Problem statement:
Word for word and without images, transcribe all of the records.

Plain-text document sources:
◇ ◇ ◇
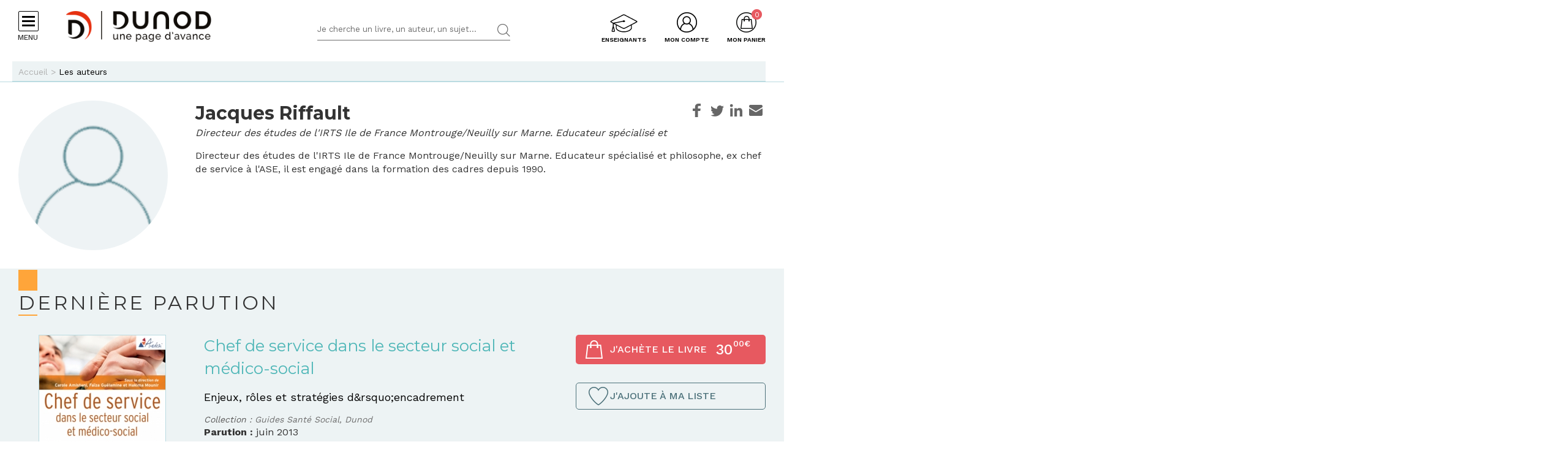

--- FILE ---
content_type: text/css
request_url: https://www.dunod.com/sites/default/files/advagg_css/css__mn06S9Kpk7M2XBKYkxycoo1SDEvW5WM_LLL_Xd_fFrc__KL9fbWPuy1w7FTOJbl6O-OKiDC0zANERthXhZ7dFf50__X327oPIakt7lJDYZk1u9JJap3Wxuf4z39kRXgGJQ--I.css
body_size: 1020
content:
#colorbox,#cboxOverlay,#cboxWrapper{position:absolute;top:0;left:0;z-index:9999;overflow:hidden;-webkit-transform:translate3d(0,0,0)}#cboxWrapper{max-width:none}#cboxOverlay{position:fixed;width:100%;height:100%}#cboxMiddleLeft,#cboxBottomLeft{clear:left}#cboxContent{position:relative}#cboxLoadedContent{overflow:auto;-webkit-overflow-scrolling:touch}#cboxTitle{margin:0}#cboxLoadingOverlay,#cboxLoadingGraphic{position:absolute;top:0;left:0;width:100%;height:100%}#cboxPrevious,#cboxNext,#cboxClose,#cboxSlideshow{cursor:pointer}.cboxPhoto{float:left;margin:auto;border:0;display:block;max-width:none;-ms-interpolation-mode:bicubic}.cboxIframe{width:100%;height:100%;display:block;border:0;padding:0;margin:0}#colorbox,#cboxContent,#cboxLoadedContent{box-sizing:content-box;-moz-box-sizing:content-box;-webkit-box-sizing:content-box}#cboxOverlay{background:url(/sites/all/themes/dunod/javascripts/vendor/colorbox/example1/images/overlay.png) repeat 0 0;opacity:.9;filter:alpha(opacity=90)}#colorbox{outline:0}#cboxTopLeft{width:21px;height:21px;background:url(/sites/all/themes/dunod/javascripts/vendor/colorbox/example1/images/controls.png) no-repeat -101px 0}#cboxTopRight{width:21px;height:21px;background:url(/sites/all/themes/dunod/javascripts/vendor/colorbox/example1/images/controls.png) no-repeat -130px 0}#cboxBottomLeft{width:21px;height:21px;background:url(/sites/all/themes/dunod/javascripts/vendor/colorbox/example1/images/controls.png) no-repeat -101px -29px}#cboxBottomRight{width:21px;height:21px;background:url(/sites/all/themes/dunod/javascripts/vendor/colorbox/example1/images/controls.png) no-repeat -130px -29px}#cboxMiddleLeft{width:21px;background:url(/sites/all/themes/dunod/javascripts/vendor/colorbox/example1/images/controls.png) left top repeat-y}#cboxMiddleRight{width:21px;background:url(/sites/all/themes/dunod/javascripts/vendor/colorbox/example1/images/controls.png) right top repeat-y}#cboxTopCenter{height:21px;background:url(/sites/all/themes/dunod/javascripts/vendor/colorbox/example1/images/border.png) 0 0 repeat-x}#cboxBottomCenter{height:21px;background:url(/sites/all/themes/dunod/javascripts/vendor/colorbox/example1/images/border.png) 0 -29px repeat-x}#cboxContent{background:#fff;overflow:hidden}.cboxIframe{background:#fff}#cboxError{padding:50px;border:1px solid #ccc}#cboxLoadedContent{margin-bottom:28px}#cboxTitle{position:absolute;bottom:4px;left:0;text-align:center;width:100%;color:#949494}#cboxCurrent{position:absolute;bottom:4px;left:58px;color:#949494}#cboxLoadingOverlay{background:url(/sites/all/themes/dunod/javascripts/vendor/colorbox/example1/images/loading_background.png) no-repeat center center}#cboxLoadingGraphic{background:url(/sites/all/themes/dunod/javascripts/vendor/colorbox/example1/images/loading.gif) no-repeat center center}#cboxPrevious,#cboxNext,#cboxSlideshow,#cboxClose{border:0;padding:0;margin:0;overflow:visible;width:auto;background:0 0}#cboxPrevious:active,#cboxNext:active,#cboxSlideshow:active,#cboxClose:active{outline:0}#cboxSlideshow{position:absolute;bottom:4px;right:30px;color:#0092ef}#cboxPrevious{position:absolute;bottom:0;left:0;background:url(/sites/all/themes/dunod/javascripts/vendor/colorbox/example1/images/controls.png) no-repeat -75px 0;width:25px;height:25px;text-indent:-9999px}#cboxPrevious:hover{background-position:-75px -25px}#cboxNext{position:absolute;bottom:0;left:27px;background:url(/sites/all/themes/dunod/javascripts/vendor/colorbox/example1/images/controls.png) no-repeat -50px 0;width:25px;height:25px;text-indent:-9999px}#cboxNext:hover{background-position:-50px -25px}#cboxClose{position:absolute;bottom:0;right:0;background:url(/sites/all/themes/dunod/javascripts/vendor/colorbox/example1/images/controls.png) no-repeat -25px 0;width:25px;height:25px;text-indent:-9999px}#cboxClose:hover{background-position:-25px -25px}.cboxIE #cboxTopLeft,.cboxIE #cboxTopCenter,.cboxIE #cboxTopRight,.cboxIE #cboxBottomLeft,.cboxIE #cboxBottomCenter,.cboxIE #cboxBottomRight,.cboxIE #cboxMiddleLeft,.cboxIE #cboxMiddleRight{filter:progid:DXImageTransform.Microsoft.gradient(startColorstr=#00FFFFFF,endColorstr=#00FFFFFF)}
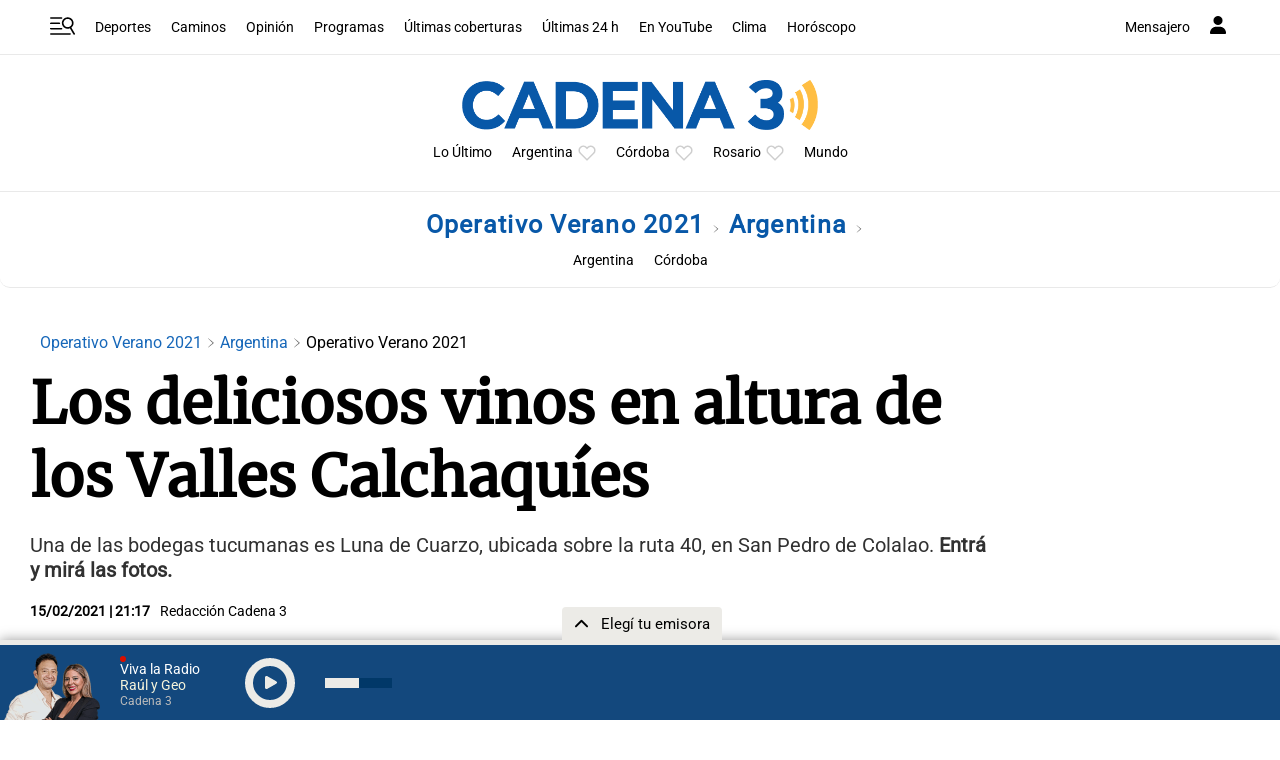

--- FILE ---
content_type: text/html; charset=utf-8
request_url: https://www.google.com/recaptcha/api2/aframe
body_size: 270
content:
<!DOCTYPE HTML><html><head><meta http-equiv="content-type" content="text/html; charset=UTF-8"></head><body><script nonce="WBJPZ-iG9J6vKfjw6_Dgjw">/** Anti-fraud and anti-abuse applications only. See google.com/recaptcha */ try{var clients={'sodar':'https://pagead2.googlesyndication.com/pagead/sodar?'};window.addEventListener("message",function(a){try{if(a.source===window.parent){var b=JSON.parse(a.data);var c=clients[b['id']];if(c){var d=document.createElement('img');d.src=c+b['params']+'&rc='+(localStorage.getItem("rc::a")?sessionStorage.getItem("rc::b"):"");window.document.body.appendChild(d);sessionStorage.setItem("rc::e",parseInt(sessionStorage.getItem("rc::e")||0)+1);localStorage.setItem("rc::h",'1768846284797');}}}catch(b){}});window.parent.postMessage("_grecaptcha_ready", "*");}catch(b){}</script></body></html>

--- FILE ---
content_type: application/javascript; charset=utf-8
request_url: https://fundingchoicesmessages.google.com/f/AGSKWxUIYTbL4iqqO87_NkNGW8CkFEUsc09R9VSmuLY0VhbwDFLWihMx2H_jgZ4ZeLQZiShAGH-WrCXgDv9ClYP0RAqGTi6NvrWSbKgmI4rLdGjHcqLd2PPl9OacETdfEG1X_BtXbWnMWyOTr6uyzQG_T2C0zIw5FY-lb9nOHSUkT4fYK20frHq5NTF6GiiG/_-ad-bottom-/adframe120x240._ad_250.-right-ad./home/ads_
body_size: -1291
content:
window['edcfafb9-5909-4e24-b8b6-1b6a7b6ffd83'] = true;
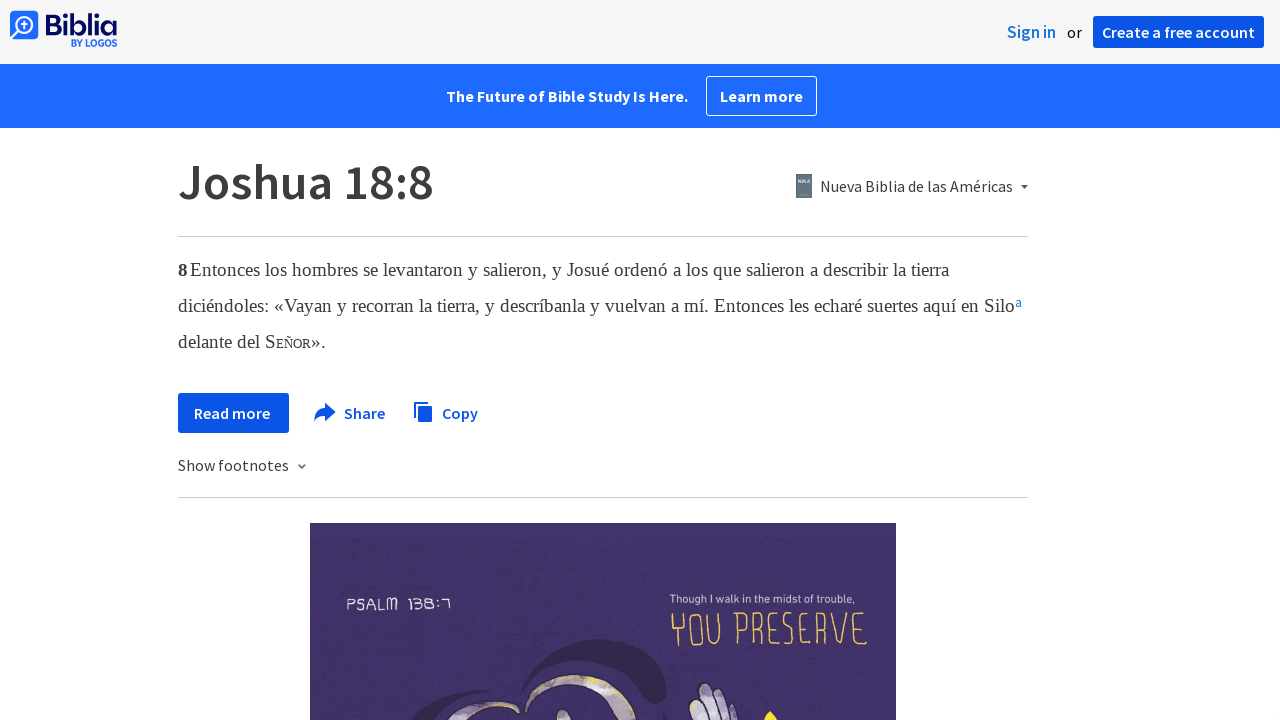

--- FILE ---
content_type: text/html; charset=utf-8
request_url: https://www.google.com/recaptcha/api2/aframe
body_size: 266
content:
<!DOCTYPE HTML><html><head><meta http-equiv="content-type" content="text/html; charset=UTF-8"></head><body><script nonce="v6UboCNnxJwxsJz5_jed8g">/** Anti-fraud and anti-abuse applications only. See google.com/recaptcha */ try{var clients={'sodar':'https://pagead2.googlesyndication.com/pagead/sodar?'};window.addEventListener("message",function(a){try{if(a.source===window.parent){var b=JSON.parse(a.data);var c=clients[b['id']];if(c){var d=document.createElement('img');d.src=c+b['params']+'&rc='+(localStorage.getItem("rc::a")?sessionStorage.getItem("rc::b"):"");window.document.body.appendChild(d);sessionStorage.setItem("rc::e",parseInt(sessionStorage.getItem("rc::e")||0)+1);localStorage.setItem("rc::h",'1768611097831');}}}catch(b){}});window.parent.postMessage("_grecaptcha_ready", "*");}catch(b){}</script></body></html>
◇ ◇ ◇
Solution to this problem:
--- FILE ---
content_type: text/css
request_url: https://www.dunod.com/sites/default/files/advagg_css/css__mn06S9Kpk7M2XBKYkxycoo1SDEvW5WM_LLL_Xd_fFrc__KL9fbWPuy1w7FTOJbl6O-OKiDC0zANERthXhZ7dFf50__X327oPIakt7lJDYZk1u9JJap3Wxuf4z39kRXgGJQ--I.css
body_size: 1020
content:
#colorbox,#cboxOverlay,#cboxWrapper{position:absolute;top:0;left:0;z-index:9999;overflow:hidden;-webkit-transform:translate3d(0,0,0)}#cboxWrapper{max-width:none}#cboxOverlay{position:fixed;width:100%;height:100%}#cboxMiddleLeft,#cboxBottomLeft{clear:left}#cboxContent{position:relative}#cboxLoadedContent{overflow:auto;-webkit-overflow-scrolling:touch}#cboxTitle{margin:0}#cboxLoadingOverlay,#cboxLoadingGraphic{position:absolute;top:0;left:0;width:100%;height:100%}#cboxPrevious,#cboxNext,#cboxClose,#cboxSlideshow{cursor:pointer}.cboxPhoto{float:left;margin:auto;border:0;display:block;max-width:none;-ms-interpolation-mode:bicubic}.cboxIframe{width:100%;height:100%;display:block;border:0;padding:0;margin:0}#colorbox,#cboxContent,#cboxLoadedContent{box-sizing:content-box;-moz-box-sizing:content-box;-webkit-box-sizing:content-box}#cboxOverlay{background:url(/sites/all/themes/dunod/javascripts/vendor/colorbox/example1/images/overlay.png) repeat 0 0;opacity:.9;filter:alpha(opacity=90)}#colorbox{outline:0}#cboxTopLeft{width:21px;height:21px;background:url(/sites/all/themes/dunod/javascripts/vendor/colorbox/example1/images/controls.png) no-repeat -101px 0}#cboxTopRight{width:21px;height:21px;background:url(/sites/all/themes/dunod/javascripts/vendor/colorbox/example1/images/controls.png) no-repeat -130px 0}#cboxBottomLeft{width:21px;height:21px;background:url(/sites/all/themes/dunod/javascripts/vendor/colorbox/example1/images/controls.png) no-repeat -101px -29px}#cboxBottomRight{width:21px;height:21px;background:url(/sites/all/themes/dunod/javascripts/vendor/colorbox/example1/images/controls.png) no-repeat -130px -29px}#cboxMiddleLeft{width:21px;background:url(/sites/all/themes/dunod/javascripts/vendor/colorbox/example1/images/controls.png) left top repeat-y}#cboxMiddleRight{width:21px;background:url(/sites/all/themes/dunod/javascripts/vendor/colorbox/example1/images/controls.png) right top repeat-y}#cboxTopCenter{height:21px;background:url(/sites/all/themes/dunod/javascripts/vendor/colorbox/example1/images/border.png) 0 0 repeat-x}#cboxBottomCenter{height:21px;background:url(/sites/all/themes/dunod/javascripts/vendor/colorbox/example1/images/border.png) 0 -29px repeat-x}#cboxContent{background:#fff;overflow:hidden}.cboxIframe{background:#fff}#cboxError{padding:50px;border:1px solid #ccc}#cboxLoadedContent{margin-bottom:28px}#cboxTitle{position:absolute;bottom:4px;left:0;text-align:center;width:100%;color:#949494}#cboxCurrent{position:absolute;bottom:4px;left:58px;color:#949494}#cboxLoadingOverlay{background:url(/sites/all/themes/dunod/javascripts/vendor/colorbox/example1/images/loading_background.png) no-repeat center center}#cboxLoadingGraphic{background:url(/sites/all/themes/dunod/javascripts/vendor/colorbox/example1/images/loading.gif) no-repeat center center}#cboxPrevious,#cboxNext,#cboxSlideshow,#cboxClose{border:0;padding:0;margin:0;overflow:visible;width:auto;background:0 0}#cboxPrevious:active,#cboxNext:active,#cboxSlideshow:active,#cboxClose:active{outline:0}#cboxSlideshow{position:absolute;bottom:4px;right:30px;color:#0092ef}#cboxPrevious{position:absolute;bottom:0;left:0;background:url(/sites/all/themes/dunod/javascripts/vendor/colorbox/example1/images/controls.png) no-repeat -75px 0;width:25px;height:25px;text-indent:-9999px}#cboxPrevious:hover{background-position:-75px -25px}#cboxNext{position:absolute;bottom:0;left:27px;background:url(/sites/all/themes/dunod/javascripts/vendor/colorbox/example1/images/controls.png) no-repeat -50px 0;width:25px;height:25px;text-indent:-9999px}#cboxNext:hover{background-position:-50px -25px}#cboxClose{position:absolute;bottom:0;right:0;background:url(/sites/all/themes/dunod/javascripts/vendor/colorbox/example1/images/controls.png) no-repeat -25px 0;width:25px;height:25px;text-indent:-9999px}#cboxClose:hover{background-position:-25px -25px}.cboxIE #cboxTopLeft,.cboxIE #cboxTopCenter,.cboxIE #cboxTopRight,.cboxIE #cboxBottomLeft,.cboxIE #cboxBottomCenter,.cboxIE #cboxBottomRight,.cboxIE #cboxMiddleLeft,.cboxIE #cboxMiddleRight{filter:progid:DXImageTransform.Microsoft.gradient(startColorstr=#00FFFFFF,endColorstr=#00FFFFFF)}

--- FILE ---
content_type: text/html; charset=utf-8
request_url: https://www.google.com/recaptcha/api2/aframe
body_size: 270
content:
<!DOCTYPE HTML><html><head><meta http-equiv="content-type" content="text/html; charset=UTF-8"></head><body><script nonce="WBJPZ-iG9J6vKfjw6_Dgjw">/** Anti-fraud and anti-abuse applications only. See google.com/recaptcha */ try{var clients={'sodar':'https://pagead2.googlesyndication.com/pagead/sodar?'};window.addEventListener("message",function(a){try{if(a.source===window.parent){var b=JSON.parse(a.data);var c=clients[b['id']];if(c){var d=document.createElement('img');d.src=c+b['params']+'&rc='+(localStorage.getItem("rc::a")?sessionStorage.getItem("rc::b"):"");window.document.body.appendChild(d);sessionStorage.setItem("rc::e",parseInt(sessionStorage.getItem("rc::e")||0)+1);localStorage.setItem("rc::h",'1768846284797');}}}catch(b){}});window.parent.postMessage("_grecaptcha_ready", "*");}catch(b){}</script></body></html>

--- FILE ---
content_type: application/javascript; charset=utf-8
request_url: https://fundingchoicesmessages.google.com/f/AGSKWxUIYTbL4iqqO87_NkNGW8CkFEUsc09R9VSmuLY0VhbwDFLWihMx2H_jgZ4ZeLQZiShAGH-WrCXgDv9ClYP0RAqGTi6NvrWSbKgmI4rLdGjHcqLd2PPl9OacETdfEG1X_BtXbWnMWyOTr6uyzQG_T2C0zIw5FY-lb9nOHSUkT4fYK20frHq5NTF6GiiG/_-ad-bottom-/adframe120x240._ad_250.-right-ad./home/ads_
body_size: -1291
content:
window['edcfafb9-5909-4e24-b8b6-1b6a7b6ffd83'] = true;

--- FILE ---
content_type: text/html; charset=utf-8
request_url: https://www.google.com/recaptcha/api2/aframe
body_size: 266
content:
<!DOCTYPE HTML><html><head><meta http-equiv="content-type" content="text/html; charset=UTF-8"></head><body><script nonce="v6UboCNnxJwxsJz5_jed8g">/** Anti-fraud and anti-abuse applications only. See google.com/recaptcha */ try{var clients={'sodar':'https://pagead2.googlesyndication.com/pagead/sodar?'};window.addEventListener("message",function(a){try{if(a.source===window.parent){var b=JSON.parse(a.data);var c=clients[b['id']];if(c){var d=document.createElement('img');d.src=c+b['params']+'&rc='+(localStorage.getItem("rc::a")?sessionStorage.getItem("rc::b"):"");window.document.body.appendChild(d);sessionStorage.setItem("rc::e",parseInt(sessionStorage.getItem("rc::e")||0)+1);localStorage.setItem("rc::h",'1768611097831');}}}catch(b){}});window.parent.postMessage("_grecaptcha_ready", "*");}catch(b){}</script></body></html>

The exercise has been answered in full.